The scientists’ analysis of the HeLa genome revealed widespread abnormalities in both the number and structure of chromosomes, as well as factors commonly associated with cancer cells like losing healthy copies of genes. In particular, the researchers found that countless regions of the chromosomes in each cell were arranged in the wrong order and had extra or fewer copies of genes. This is a telltale sign of chromosome shattering, a recently discovered phenomenon associated with 2-3% of all cancers. Knowledge of the genetic landscape of these cells can inform the design of future studies using HeLa cells, and strengthen the biological conclusions that can be made from them.

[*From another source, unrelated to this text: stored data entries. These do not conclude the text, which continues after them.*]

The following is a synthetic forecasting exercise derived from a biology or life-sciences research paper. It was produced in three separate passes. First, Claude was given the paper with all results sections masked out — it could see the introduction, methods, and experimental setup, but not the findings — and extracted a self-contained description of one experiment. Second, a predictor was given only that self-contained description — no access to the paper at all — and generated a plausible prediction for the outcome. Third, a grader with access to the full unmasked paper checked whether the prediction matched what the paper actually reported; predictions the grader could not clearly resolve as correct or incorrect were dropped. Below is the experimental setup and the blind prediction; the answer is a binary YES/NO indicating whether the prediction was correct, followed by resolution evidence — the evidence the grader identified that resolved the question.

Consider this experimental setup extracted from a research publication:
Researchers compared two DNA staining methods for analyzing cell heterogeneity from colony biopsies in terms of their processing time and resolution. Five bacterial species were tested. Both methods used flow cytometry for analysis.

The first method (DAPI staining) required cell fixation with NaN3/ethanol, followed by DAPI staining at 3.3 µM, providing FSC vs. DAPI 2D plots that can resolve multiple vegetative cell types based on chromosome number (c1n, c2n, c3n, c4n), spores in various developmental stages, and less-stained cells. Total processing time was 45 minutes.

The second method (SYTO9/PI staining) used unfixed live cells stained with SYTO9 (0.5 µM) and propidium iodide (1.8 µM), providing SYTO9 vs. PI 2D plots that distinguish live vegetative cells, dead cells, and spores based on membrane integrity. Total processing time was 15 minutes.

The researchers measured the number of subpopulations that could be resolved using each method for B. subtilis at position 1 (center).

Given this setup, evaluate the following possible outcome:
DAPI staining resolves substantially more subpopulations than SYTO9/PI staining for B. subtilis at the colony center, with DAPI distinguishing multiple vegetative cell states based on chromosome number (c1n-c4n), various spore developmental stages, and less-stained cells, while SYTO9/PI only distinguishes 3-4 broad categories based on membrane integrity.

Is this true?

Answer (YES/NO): NO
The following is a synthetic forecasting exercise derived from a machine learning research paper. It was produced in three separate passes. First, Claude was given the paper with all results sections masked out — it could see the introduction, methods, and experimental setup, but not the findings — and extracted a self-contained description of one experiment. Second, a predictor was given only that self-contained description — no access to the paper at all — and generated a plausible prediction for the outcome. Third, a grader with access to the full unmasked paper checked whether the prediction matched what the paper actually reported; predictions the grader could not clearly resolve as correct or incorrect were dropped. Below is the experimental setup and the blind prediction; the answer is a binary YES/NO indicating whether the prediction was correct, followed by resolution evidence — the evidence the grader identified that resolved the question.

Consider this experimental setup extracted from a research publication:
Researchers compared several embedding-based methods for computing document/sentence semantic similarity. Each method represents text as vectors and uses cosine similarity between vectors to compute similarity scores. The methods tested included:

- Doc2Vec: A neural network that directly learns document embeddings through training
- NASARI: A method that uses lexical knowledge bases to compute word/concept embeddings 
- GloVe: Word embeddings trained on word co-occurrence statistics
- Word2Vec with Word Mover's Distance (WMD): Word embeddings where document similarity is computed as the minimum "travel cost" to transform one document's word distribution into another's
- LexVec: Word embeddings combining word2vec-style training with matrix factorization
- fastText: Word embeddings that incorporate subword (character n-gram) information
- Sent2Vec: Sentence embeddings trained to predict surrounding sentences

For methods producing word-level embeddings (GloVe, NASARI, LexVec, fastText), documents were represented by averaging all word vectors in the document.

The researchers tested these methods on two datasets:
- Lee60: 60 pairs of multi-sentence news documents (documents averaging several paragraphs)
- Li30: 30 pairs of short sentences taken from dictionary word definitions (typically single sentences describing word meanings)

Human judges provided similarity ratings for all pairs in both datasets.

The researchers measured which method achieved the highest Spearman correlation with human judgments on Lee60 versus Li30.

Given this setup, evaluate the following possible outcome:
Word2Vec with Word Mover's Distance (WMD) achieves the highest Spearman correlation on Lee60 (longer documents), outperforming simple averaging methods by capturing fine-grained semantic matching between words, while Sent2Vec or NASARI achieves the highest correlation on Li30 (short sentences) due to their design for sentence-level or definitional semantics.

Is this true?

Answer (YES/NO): NO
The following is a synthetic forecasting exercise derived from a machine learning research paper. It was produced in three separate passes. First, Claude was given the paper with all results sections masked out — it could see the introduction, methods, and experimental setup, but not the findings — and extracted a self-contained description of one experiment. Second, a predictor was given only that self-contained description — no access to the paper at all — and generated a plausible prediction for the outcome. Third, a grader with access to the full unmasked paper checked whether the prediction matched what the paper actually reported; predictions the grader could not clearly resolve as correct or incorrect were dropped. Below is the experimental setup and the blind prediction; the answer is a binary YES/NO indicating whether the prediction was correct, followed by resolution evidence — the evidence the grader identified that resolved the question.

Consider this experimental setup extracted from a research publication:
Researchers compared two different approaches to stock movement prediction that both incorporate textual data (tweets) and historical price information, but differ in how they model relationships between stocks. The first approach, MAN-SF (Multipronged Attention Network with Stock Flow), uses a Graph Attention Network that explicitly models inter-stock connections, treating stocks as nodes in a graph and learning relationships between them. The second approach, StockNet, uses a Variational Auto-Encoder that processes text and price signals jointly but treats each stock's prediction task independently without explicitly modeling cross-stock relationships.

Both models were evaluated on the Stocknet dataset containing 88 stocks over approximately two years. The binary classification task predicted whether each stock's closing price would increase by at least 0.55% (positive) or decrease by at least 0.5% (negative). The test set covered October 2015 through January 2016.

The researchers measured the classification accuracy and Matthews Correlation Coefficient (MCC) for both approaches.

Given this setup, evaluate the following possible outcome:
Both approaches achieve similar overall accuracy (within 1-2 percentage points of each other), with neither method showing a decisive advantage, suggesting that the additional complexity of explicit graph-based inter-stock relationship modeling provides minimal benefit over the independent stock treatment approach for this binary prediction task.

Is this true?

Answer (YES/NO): NO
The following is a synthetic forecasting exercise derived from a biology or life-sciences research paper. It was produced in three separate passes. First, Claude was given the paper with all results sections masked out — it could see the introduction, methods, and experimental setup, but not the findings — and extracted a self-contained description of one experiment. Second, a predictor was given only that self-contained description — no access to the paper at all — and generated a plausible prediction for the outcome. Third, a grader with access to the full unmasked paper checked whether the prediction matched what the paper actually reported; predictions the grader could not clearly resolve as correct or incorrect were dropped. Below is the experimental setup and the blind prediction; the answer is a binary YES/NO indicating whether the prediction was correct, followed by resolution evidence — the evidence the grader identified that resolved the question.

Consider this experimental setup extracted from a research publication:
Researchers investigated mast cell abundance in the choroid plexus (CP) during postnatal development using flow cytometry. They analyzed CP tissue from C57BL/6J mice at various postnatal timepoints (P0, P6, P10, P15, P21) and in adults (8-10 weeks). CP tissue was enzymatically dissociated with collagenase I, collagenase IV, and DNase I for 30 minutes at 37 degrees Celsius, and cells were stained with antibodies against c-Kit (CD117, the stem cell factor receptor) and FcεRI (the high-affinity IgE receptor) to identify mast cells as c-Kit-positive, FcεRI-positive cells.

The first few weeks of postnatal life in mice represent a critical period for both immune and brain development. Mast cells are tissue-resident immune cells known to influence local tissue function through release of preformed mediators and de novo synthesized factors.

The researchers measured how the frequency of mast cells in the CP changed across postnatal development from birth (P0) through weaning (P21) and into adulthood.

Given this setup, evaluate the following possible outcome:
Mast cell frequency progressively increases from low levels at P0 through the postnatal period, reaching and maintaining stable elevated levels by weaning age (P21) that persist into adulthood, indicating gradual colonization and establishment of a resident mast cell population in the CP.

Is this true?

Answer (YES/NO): NO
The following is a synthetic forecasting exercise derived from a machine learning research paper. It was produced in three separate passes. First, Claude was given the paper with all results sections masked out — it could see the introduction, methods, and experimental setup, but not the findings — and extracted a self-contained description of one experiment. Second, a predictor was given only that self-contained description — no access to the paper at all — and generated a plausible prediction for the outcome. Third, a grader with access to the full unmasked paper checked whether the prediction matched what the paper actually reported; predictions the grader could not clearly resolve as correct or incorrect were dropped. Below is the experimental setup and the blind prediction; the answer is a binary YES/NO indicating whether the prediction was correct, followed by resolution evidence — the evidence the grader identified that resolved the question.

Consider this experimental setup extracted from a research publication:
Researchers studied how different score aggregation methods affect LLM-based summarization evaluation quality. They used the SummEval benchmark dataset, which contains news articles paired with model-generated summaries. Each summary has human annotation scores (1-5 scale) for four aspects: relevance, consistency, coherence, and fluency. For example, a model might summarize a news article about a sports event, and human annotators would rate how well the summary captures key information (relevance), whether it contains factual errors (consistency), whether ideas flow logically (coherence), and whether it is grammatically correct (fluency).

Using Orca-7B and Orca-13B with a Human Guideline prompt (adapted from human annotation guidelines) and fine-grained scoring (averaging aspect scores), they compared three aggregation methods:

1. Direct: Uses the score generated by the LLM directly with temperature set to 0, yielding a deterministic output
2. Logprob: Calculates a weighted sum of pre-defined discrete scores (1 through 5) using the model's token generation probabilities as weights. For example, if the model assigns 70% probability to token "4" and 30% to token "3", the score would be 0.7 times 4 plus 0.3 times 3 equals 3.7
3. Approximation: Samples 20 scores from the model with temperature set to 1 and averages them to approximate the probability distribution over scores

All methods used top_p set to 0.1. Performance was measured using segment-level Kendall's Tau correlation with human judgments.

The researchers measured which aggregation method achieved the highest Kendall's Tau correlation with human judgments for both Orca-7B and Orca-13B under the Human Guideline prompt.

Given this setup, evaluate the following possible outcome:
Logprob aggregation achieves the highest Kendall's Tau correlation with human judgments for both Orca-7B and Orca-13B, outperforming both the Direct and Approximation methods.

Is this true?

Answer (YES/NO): NO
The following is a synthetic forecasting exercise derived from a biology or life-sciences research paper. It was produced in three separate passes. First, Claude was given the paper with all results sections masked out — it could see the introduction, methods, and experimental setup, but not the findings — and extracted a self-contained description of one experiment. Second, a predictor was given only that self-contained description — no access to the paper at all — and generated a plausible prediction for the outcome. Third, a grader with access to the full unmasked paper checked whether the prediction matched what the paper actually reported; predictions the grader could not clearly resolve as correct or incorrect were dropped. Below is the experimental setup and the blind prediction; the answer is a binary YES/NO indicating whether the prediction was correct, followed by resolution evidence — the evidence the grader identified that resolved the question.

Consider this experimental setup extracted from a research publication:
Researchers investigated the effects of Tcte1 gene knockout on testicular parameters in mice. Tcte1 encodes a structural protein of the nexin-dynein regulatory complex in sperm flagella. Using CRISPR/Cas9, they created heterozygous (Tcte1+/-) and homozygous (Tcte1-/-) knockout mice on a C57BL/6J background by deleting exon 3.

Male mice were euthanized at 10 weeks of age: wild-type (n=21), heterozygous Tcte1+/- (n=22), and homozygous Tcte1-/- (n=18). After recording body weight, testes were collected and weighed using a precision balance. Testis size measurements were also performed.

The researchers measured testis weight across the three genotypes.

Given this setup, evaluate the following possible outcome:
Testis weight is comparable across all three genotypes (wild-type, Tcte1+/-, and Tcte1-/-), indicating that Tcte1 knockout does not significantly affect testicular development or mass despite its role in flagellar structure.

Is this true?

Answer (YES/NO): NO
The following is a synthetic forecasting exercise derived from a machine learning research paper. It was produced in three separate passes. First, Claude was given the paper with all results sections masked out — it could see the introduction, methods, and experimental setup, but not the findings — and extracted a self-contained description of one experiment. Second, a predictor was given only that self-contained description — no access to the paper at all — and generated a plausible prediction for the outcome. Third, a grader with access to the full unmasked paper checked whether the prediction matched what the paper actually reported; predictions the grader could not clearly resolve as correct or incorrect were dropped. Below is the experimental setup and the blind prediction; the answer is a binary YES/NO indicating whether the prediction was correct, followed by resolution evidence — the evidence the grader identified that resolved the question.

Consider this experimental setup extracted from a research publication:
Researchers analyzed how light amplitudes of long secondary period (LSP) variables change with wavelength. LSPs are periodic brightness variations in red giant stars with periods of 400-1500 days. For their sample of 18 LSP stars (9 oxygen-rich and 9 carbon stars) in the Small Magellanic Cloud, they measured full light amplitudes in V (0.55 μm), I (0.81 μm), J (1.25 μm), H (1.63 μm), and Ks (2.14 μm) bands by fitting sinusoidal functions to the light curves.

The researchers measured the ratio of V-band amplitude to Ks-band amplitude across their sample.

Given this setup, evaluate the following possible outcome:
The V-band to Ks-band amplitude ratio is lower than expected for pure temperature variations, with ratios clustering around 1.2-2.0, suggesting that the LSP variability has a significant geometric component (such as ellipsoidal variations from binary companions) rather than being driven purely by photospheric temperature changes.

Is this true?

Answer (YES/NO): NO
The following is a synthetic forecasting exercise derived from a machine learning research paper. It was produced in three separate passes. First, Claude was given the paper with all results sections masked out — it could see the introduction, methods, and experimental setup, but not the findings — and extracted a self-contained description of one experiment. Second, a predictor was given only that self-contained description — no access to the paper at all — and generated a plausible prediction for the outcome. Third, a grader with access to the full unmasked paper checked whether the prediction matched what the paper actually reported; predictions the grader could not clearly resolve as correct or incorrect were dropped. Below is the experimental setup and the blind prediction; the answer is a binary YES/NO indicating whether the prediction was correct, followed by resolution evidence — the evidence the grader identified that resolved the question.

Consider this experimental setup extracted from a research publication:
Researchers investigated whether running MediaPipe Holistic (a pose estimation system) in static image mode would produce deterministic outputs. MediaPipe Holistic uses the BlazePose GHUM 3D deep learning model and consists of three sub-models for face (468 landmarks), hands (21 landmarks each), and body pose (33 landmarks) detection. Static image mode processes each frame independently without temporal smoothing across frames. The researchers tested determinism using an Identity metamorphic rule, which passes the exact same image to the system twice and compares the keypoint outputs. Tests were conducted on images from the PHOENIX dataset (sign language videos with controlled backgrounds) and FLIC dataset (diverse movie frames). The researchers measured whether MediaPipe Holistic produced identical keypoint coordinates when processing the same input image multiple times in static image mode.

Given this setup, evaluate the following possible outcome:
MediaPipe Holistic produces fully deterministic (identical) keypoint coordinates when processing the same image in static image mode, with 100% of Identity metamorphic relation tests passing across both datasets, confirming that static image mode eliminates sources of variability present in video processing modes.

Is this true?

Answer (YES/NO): YES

“The results provide the first detailed sequence of a HeLa genome,” explain Jonathan Landry and Paul Pyl from EMBL, who carried out the research. “It demonstrates how genetically complex HeLa is compared to normal human tissue. Yet, possibly because of this complexity, no one had systematically sequenced the genome, until now.”
“Our study underscores the importance of accounting for the abnormal characteristics of HeLa cells in experimental design and analysis, and has the potential to refine the use of HeLa cells as a model of human biology,” adds Lars Steinmetz from EMBL, who led the project.
For decades HeLa cells have provided effective and easily usable biological models for researching human biology and disease. They are widely regarded as the ‘industry standard’ tool for studying human biology. Studies using them have led to two Nobel prizes and a host of advancements in many areas, including cancer, HIV/AIDS and the development of the polio vaccine. The HeLa genome had never been sequenced before, and modern molecular genetic studies using HeLa cells are typically designed and analysed using the Human Genome Project reference. This, however, misrepresents the sequence chaos that characterises HeLa cells, since they were derived from a cervical tumour and have since been adapting in laboratories for decades.
The study provides a high-resolution genetic picture of a key research tool for human biology. It highlights the extensive differences that cell lines can have from the human reference, indicating that such characterisation is important for all research involving cell lines and could improve the insights they deliver into human biology.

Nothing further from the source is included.